-- The request --
Turn the lines from the one containing "Rank the following" up to and including the one containing "Answer: point (84, 27)" into a numbered list, omitting any blank lines.

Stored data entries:
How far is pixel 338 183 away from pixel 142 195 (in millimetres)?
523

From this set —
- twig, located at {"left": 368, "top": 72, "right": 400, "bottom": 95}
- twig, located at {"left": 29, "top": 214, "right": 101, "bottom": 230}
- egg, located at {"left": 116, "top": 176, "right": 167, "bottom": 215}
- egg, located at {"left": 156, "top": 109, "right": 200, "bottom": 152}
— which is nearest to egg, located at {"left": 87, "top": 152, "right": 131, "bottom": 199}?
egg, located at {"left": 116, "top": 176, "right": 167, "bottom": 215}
--
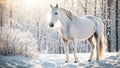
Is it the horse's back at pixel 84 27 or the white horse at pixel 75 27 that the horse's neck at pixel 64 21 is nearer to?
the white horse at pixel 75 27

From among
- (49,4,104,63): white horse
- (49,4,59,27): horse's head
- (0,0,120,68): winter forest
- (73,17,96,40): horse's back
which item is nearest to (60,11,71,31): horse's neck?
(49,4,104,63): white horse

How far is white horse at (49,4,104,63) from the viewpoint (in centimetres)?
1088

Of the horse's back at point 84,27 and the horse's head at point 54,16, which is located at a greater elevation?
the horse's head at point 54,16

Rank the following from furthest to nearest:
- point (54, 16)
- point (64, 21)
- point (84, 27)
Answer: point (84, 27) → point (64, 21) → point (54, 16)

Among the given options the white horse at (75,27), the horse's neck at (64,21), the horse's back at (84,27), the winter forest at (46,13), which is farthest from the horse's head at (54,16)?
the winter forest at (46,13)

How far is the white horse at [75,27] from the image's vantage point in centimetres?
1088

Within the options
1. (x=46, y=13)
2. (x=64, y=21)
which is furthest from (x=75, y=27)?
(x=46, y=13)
--
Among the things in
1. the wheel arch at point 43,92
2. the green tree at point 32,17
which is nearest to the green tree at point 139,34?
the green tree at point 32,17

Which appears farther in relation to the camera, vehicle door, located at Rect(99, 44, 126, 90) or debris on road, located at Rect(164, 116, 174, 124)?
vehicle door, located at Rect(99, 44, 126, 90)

-- Final result --
1. Rank the following from furthest to nearest:
2. - point (54, 16)
3. - point (64, 21)
4. - point (84, 27)
5. Answer: point (84, 27) → point (64, 21) → point (54, 16)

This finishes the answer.